** Text **
--
Continuing on historical artifact directories, there’re some others that are mostly unusable in modern systems. An example being /media where removable media is mounted. Media traditionally referred to diskettes and optical discs. Those are mounted in /media/floppy and /media/cdrom respectively. On systems using udisks, a D-Bus daemon that offers storage related services, removable storage devices such as USB flash drives are mounted under /run/media/$USER instead. On the topic of storage, interestingly there isn’t a directory where internal drives are supposed to be permanently mounted. It is common for /mnt subdirectories be used for this but that conflicts with tradition for /mnt itself being a mount point. Stealing from OS X which contains a subdirectory for each mounted disk in /Volumes, keeping with Unix tradition of lower-case abbreviated names, and refraining from making new directories in root, I mount local disks in /srv/vol.

The stali distro, once a suckless.org project, follows its own simplified filesystem. Rather moving directories to /usr it loops /usr back to root, that is /usr on stali is a symlink pointing to /. Also /sbin is symlink to pointing to /bin. Finally /share and /include are introduced in root, result of their peculiar merge. The entire hierarchy is then the following sans the three virtual file systems (dev, proc, sys).
--
** Goal **
Please copy the filesystem text starting at "The stali distro, once" and ending at "(dev, proc, sys).", changing "symlink" to "symbolic link" throughout. The lines are separate material with no connection to the filesystem text.
--
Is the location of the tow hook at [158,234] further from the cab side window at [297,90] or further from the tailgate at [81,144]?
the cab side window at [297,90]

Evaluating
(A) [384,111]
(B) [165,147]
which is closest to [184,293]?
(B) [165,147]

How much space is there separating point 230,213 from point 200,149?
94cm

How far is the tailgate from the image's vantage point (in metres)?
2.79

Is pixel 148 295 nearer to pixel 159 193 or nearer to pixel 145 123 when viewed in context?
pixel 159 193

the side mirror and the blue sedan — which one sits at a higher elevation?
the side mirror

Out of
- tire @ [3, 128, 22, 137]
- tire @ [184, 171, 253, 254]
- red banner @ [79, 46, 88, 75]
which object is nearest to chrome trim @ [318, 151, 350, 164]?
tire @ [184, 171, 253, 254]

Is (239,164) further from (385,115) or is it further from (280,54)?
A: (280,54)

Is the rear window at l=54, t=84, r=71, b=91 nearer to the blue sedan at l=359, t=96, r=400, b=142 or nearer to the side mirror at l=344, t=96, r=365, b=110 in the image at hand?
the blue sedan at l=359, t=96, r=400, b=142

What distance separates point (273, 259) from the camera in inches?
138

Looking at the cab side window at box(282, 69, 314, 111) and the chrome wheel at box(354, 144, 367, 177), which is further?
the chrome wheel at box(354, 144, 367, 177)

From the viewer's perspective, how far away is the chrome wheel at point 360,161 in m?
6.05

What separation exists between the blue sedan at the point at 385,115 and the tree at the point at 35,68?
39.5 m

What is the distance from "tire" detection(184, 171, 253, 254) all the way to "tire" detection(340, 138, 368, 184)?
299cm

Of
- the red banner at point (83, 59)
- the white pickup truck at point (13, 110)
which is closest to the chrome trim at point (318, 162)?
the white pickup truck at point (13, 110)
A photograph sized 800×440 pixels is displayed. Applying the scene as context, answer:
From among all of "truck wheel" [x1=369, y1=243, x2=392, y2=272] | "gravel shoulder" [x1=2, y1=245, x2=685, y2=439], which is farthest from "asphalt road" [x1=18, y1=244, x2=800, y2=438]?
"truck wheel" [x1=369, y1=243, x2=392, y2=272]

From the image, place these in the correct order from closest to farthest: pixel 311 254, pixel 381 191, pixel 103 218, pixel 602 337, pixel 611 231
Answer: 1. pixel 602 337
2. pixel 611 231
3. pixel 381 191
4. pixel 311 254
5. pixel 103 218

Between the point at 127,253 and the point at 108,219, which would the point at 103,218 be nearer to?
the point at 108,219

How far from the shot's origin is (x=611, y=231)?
--
** Reply **
The stali distro, once a suckless.org project, follows its own simplified filesystem. Rather moving directories to /usr it loops /usr back to root, that is /usr on stali is a symbolic link pointing to /. Also /sbin is symbolic link to pointing to /bin. Finally /share and /include are introduced in root, result of their peculiar merge. The entire hierarchy is then the following sans the three virtual file systems (dev, proc, sys).